[Begin Listing]

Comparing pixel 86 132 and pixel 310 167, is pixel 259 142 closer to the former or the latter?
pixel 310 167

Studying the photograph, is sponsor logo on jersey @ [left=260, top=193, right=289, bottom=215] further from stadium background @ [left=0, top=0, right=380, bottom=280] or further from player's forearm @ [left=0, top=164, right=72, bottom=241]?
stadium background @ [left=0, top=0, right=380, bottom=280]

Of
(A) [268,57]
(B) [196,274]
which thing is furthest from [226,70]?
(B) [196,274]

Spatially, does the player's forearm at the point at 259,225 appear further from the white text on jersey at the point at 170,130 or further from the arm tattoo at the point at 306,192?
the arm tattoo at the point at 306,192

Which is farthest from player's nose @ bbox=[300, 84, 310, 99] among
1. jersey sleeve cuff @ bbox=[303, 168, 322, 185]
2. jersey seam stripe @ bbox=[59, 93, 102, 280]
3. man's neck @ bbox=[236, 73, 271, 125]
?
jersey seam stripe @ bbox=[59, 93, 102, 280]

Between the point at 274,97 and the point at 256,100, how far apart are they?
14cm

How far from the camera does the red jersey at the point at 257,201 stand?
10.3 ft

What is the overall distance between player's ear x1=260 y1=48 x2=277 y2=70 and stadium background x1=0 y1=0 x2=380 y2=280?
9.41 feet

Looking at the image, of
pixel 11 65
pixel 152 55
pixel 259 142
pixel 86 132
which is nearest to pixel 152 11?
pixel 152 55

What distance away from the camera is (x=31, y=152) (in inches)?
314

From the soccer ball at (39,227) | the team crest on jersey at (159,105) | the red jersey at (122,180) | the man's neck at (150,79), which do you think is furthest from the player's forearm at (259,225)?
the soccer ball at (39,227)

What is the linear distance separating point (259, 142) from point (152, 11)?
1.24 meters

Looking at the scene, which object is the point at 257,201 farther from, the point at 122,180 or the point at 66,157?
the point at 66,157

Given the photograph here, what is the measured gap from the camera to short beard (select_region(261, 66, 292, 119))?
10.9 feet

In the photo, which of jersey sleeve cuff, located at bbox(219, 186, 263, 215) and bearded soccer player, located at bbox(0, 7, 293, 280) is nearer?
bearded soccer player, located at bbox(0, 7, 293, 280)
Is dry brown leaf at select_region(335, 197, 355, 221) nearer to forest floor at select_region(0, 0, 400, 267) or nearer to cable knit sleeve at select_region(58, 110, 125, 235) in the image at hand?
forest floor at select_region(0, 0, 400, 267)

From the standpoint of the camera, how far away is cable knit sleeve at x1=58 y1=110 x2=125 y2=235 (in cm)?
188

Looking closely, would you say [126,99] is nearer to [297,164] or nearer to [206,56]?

[End Listing]

*Written instruction:* Rewrite every one of the records above with "jersey sleeve cuff" swapped for "shirt sleeve cuff", leaving all other text untouched.

*Exercise response:*
Comparing pixel 86 132 and pixel 310 167, is pixel 259 142 closer to the former or the latter?
pixel 310 167

Studying the photograph, is sponsor logo on jersey @ [left=260, top=193, right=289, bottom=215] further from stadium background @ [left=0, top=0, right=380, bottom=280] or further from player's forearm @ [left=0, top=164, right=72, bottom=241]?
stadium background @ [left=0, top=0, right=380, bottom=280]

Of
(A) [268,57]
(B) [196,274]
which thing is furthest from [226,70]?
(B) [196,274]

Spatially, does the player's forearm at the point at 259,225 appear further from the white text on jersey at the point at 170,130 or further from the arm tattoo at the point at 306,192?
the arm tattoo at the point at 306,192

Which is farthest from player's nose @ bbox=[300, 84, 310, 99] among
1. shirt sleeve cuff @ bbox=[303, 168, 322, 185]
2. jersey seam stripe @ bbox=[59, 93, 102, 280]
3. man's neck @ bbox=[236, 73, 271, 125]
?
jersey seam stripe @ bbox=[59, 93, 102, 280]

Between the point at 274,97 and the point at 256,100, how far apart are they?
14cm

How far from the camera does the red jersey at the point at 257,201 stand?
10.3 ft

What is the overall distance between player's ear x1=260 y1=48 x2=277 y2=70 and stadium background x1=0 y1=0 x2=380 y2=280?
9.41 feet

Looking at the image, of
pixel 11 65
pixel 152 55
pixel 259 142
pixel 86 132
which is nearest to pixel 152 11?
pixel 152 55

What distance away from the camera is (x=31, y=152) (in inches)?
314

From the soccer ball at (39,227) | the team crest on jersey at (159,105) | the red jersey at (122,180) | the man's neck at (150,79), which do you think is furthest from the player's forearm at (259,225)?
the soccer ball at (39,227)

What is the linear distance separating point (259, 142) from point (152, 11)?
1.24 meters

Looking at the scene, which object is the point at 257,201 farther from, the point at 122,180 or the point at 66,157?
the point at 66,157

Given the photograph here, what is the measured gap from the camera to short beard (select_region(261, 66, 292, 119))?
10.9 feet

In the photo, which of shirt sleeve cuff, located at bbox(219, 186, 263, 215) and bearded soccer player, located at bbox(0, 7, 293, 280) is nearer?
bearded soccer player, located at bbox(0, 7, 293, 280)
Is dry brown leaf at select_region(335, 197, 355, 221) nearer to forest floor at select_region(0, 0, 400, 267) or nearer to cable knit sleeve at select_region(58, 110, 125, 235) in the image at hand?
forest floor at select_region(0, 0, 400, 267)

From the standpoint of the camera, how far away is cable knit sleeve at x1=58 y1=110 x2=125 y2=235 (in cm)?
188

Looking closely, would you say [126,99] is nearer to [297,164] or nearer to [206,56]?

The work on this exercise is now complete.